Now we have to fill in the other entries in the table. Starting with moveCount n-1 and working downward, we examine each position (x,y,i) that is not yet filled. If i is even, we look at all triples (z,y,i+1) where (x,z) is an edge in G. We set Winner(x,y,i) to "player1" if at least one of these is labeled "player1" or to "player2" if all the successors are labeled "player2". If i is odd, we set Winner(x,y,i) to "player2" if there is a triple (x,z,i+1) labeled "player2" and (y,z) an edge in G.

Once we have filled in the entire table, our output is Winner(x,y,0) for the particular x and y given by the input.

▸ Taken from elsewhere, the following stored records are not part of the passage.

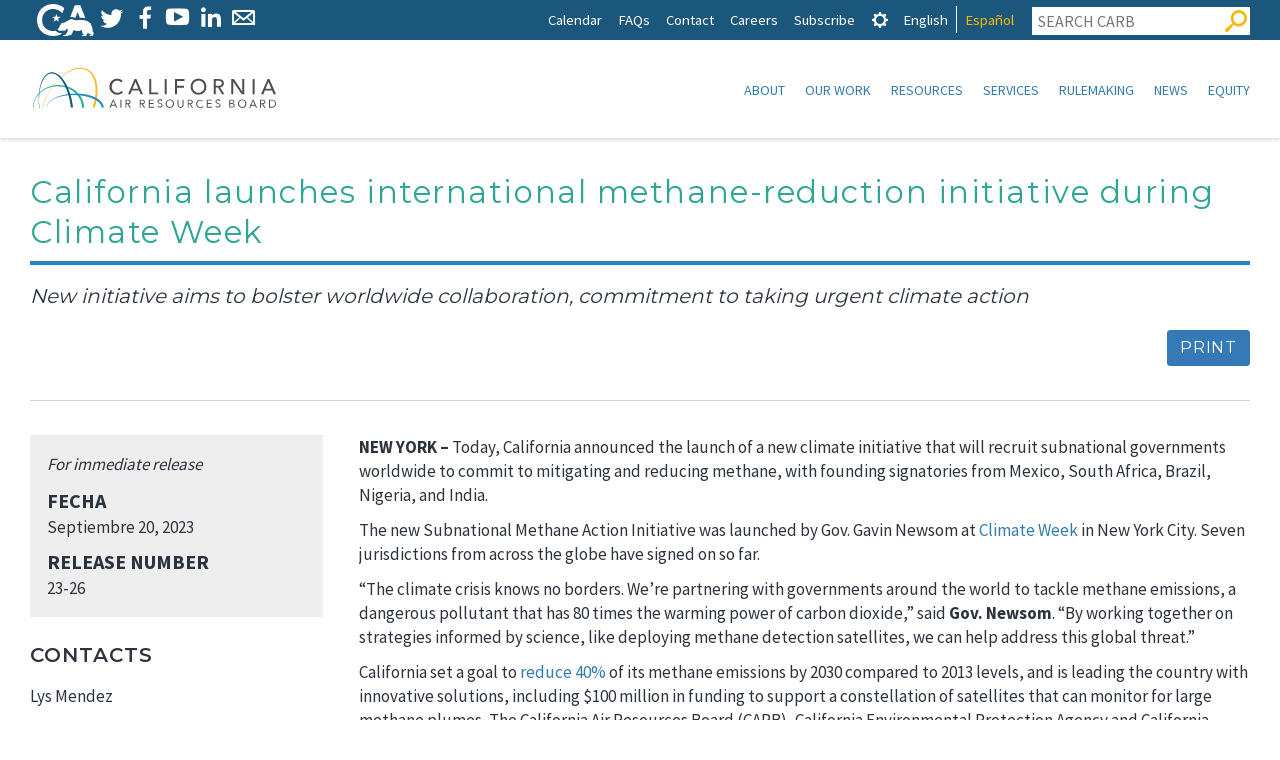

--- FILE ---
content_type: text/css
request_url: https://ww2.arb.ca.gov/sites/default/files/css/css_6PKpJto_CwsM2kM1MbMhoFuZyD9DDFFHuBt7ih5QhV8.css
body_size: -112
content:
.node_view{display:none;}


--- FILE ---
content_type: image/svg+xml
request_url: https://ww2.arb.ca.gov/themes/gesso/images/bg/search.svg
body_size: 360
content:
<svg id="Layer_1" data-name="Layer 1" xmlns="http://www.w3.org/2000/svg" width="22" height="22" viewBox="0 0 22 22"><defs><style>.cls-1{fill:#f7b700;}</style></defs><title>search</title><path class="cls-1" d="M.74,18.74a1.87,1.87,0,0,0-.2,2.79,2,2,0,0,0,2.78-.2l4.37-5.18a2.47,2.47,0,0,0,.7-1.6,8.13,8.13,0,0,0,5.37,2A8.24,8.24,0,0,0,22,8.27,8.22,8.22,0,0,0,13.85,0,8.13,8.13,0,0,0,5.71,8.17a8.32,8.32,0,0,0,2,5.38,2.27,2.27,0,0,0-1.59.7L.94,18.64ZM8.37,8.27a5.5,5.5,0,1,1,11,0,5.5,5.5,0,0,1-11,0Z"/></svg>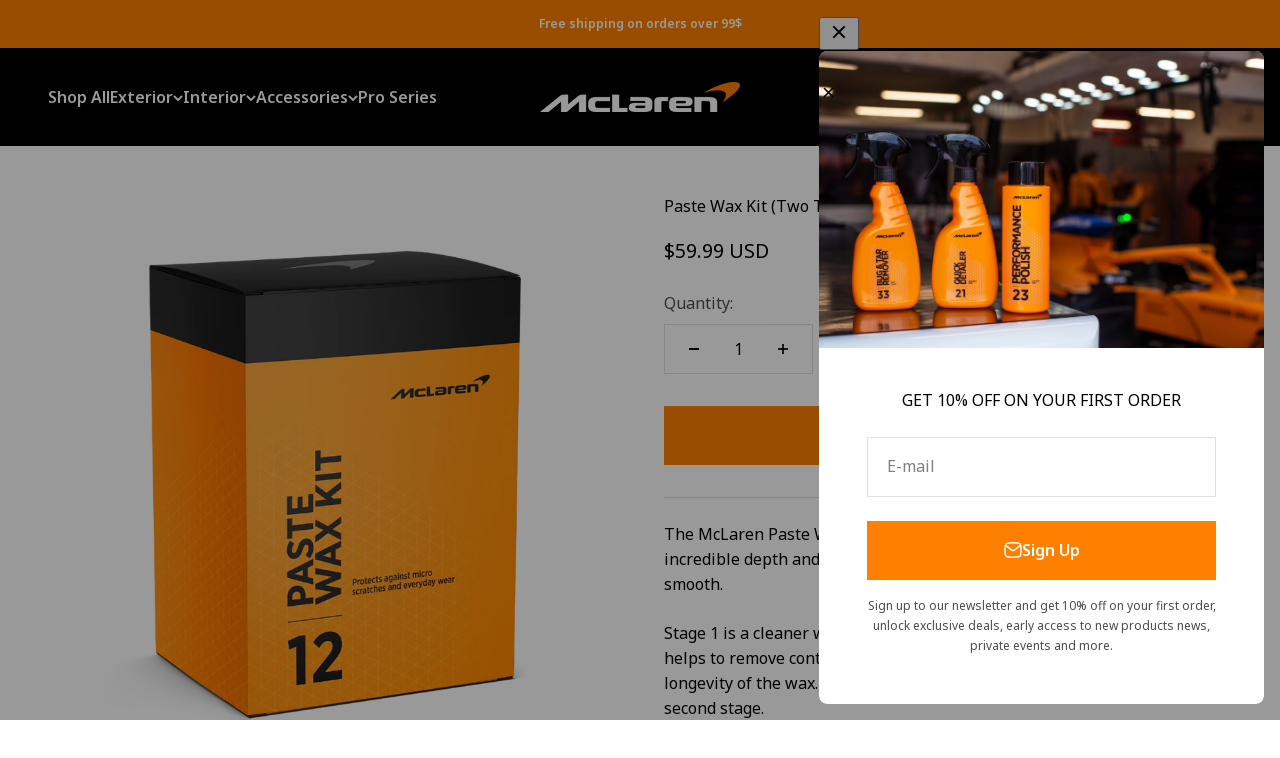

--- FILE ---
content_type: text/css
request_url: https://mclcarcare.com/cdn/shop/t/10/assets/custom.css?v=108810323604962928111737385014
body_size: 62
content:
button{font-style:inherit}.content-over-media{grid-template:0 minmax(0,1fr) 0 / minmax(0,1fr) minmax(0,min(var(--container-max-width),100% - var(--content-over-media-gap, var(--content-over-media-column-gap, var(--container-gutter))) * 2)) minmax(0,1fr)!important}:root{--heading-font-family: "Space Grotesk", sans-serif;--heading-font-weight: 700;--text-font-family: "Noto Sans", sans-serif;--text-font-weight: 400}@media screen and (max-width: 550px){.h0{font-size:2.5rem}}.announcement-bar__item .bold{font-size:.85rem!important}.navigation-drawer[mega-menu] .panel__wrapper .reversed-link,.navigation-drawer[mobile-opening=left] .panel__wrapper li.h3,.navigation-drawer[mobile-opening=left] .panel__wrapper li button.h6{text-transform:capitalize!important}.navigation-promo__wrapper .bold{font-family:Space Grotesk,sans-serif}.slideshow__slide .content-over-media .bold{text-transform:uppercase!important}@media screen and (min-width: 1600px){.slideshow__slide .content-over-media--md{--content-over-media-height: 620px}}.newsletter-content p{max-width:500px;margin:1.5rem auto 0!important}.collection__top-bar .text-with-icon{font-weight:700}.collection__top-bar .sort-by-facet .reversed-link{font-weight:400}.product-card__mobile-quick-buy-button{color:#000!important}#shopify-section-template--15440129228937__main .collection-list .content-over-media{aspect-ratio:16/9;object-fit:cover}@media screen and (max-width: 699px){.collection-banner.content-over-media--sm{--content-over-media-height: 270px !important}.collection-list .content-over-media{aspect-ratio:16/9}}@media screen and (min-width: 700px){.collection-banner.content-over-media--sm{--content-over-media-height: 400px !important}}.accordion__toggle.bold{font-size:1rem;font-family:Space Grotesk,sans-serif;text-transform:uppercase}.product-gallery__media img{aspect-ratio:14 / 15;object-fit:cover}.video-play-button:before{opacity:.15!important;background:#ff8000!important}.video-play-button svg path{fill:#ff8000!important}#shopify-section-template--15531012980873__product-recommendations{padding-block-start:3.125rem}@media screen and (min-width: 1000px){.product-gallery__media img{aspect-ratio:1 / 1;object-fit:cover}.accordion__toggle.bold{font-size:1.2rem}}body #shopify-section-template--15472093233289__6387a698-f17a-45d4-935b-79315abd6cf1 .rich-text{justify-content:center}body #shopify-section-template--15472093233289__6387a698-f17a-45d4-935b-79315abd6cf1 .rich-text__wrapper img{margin-bottom:0!important;max-width:78px!important}.footer__block--menu .bold{font-size:1.1rem;font-family:Space Grotesk,sans-serif;text-transform:uppercase!important}
/*# sourceMappingURL=/cdn/shop/t/10/assets/custom.css.map?v=108810323604962928111737385014 */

• Question 4 (15): Consider the following approximation algorithm for the VERTEX-COVER problem.

``````
Input: undirected graph G
for all nodes v
{mark(v) = false;}
edgeSet = empty set;
while there is an edge (x,y) with mark(x) = mark(y) = false
{edgeSet = edgeSet union {(x,y)}
mark(x) = true;
mark(y) = true;
for all nodes z adjacent to either x or y
{mark(z) = true;}
}
return edgeSet;
``````

Explain why this nondetermistic algorithm must produce a vertex cover. What is the approximation ratio of this algorithm for the MIN-VERTEX-COVER optimization problem? (It said "MAX-VERTEX-COVER" on the assignment, sorry.)

I'm afraid that I completely messed up this problem and I'll have to withdraw it. The algorithm above produces a set of edges, but a vertex cover is a set of vertices. It basically doesn't have too much to do with the vertex cover problem at all!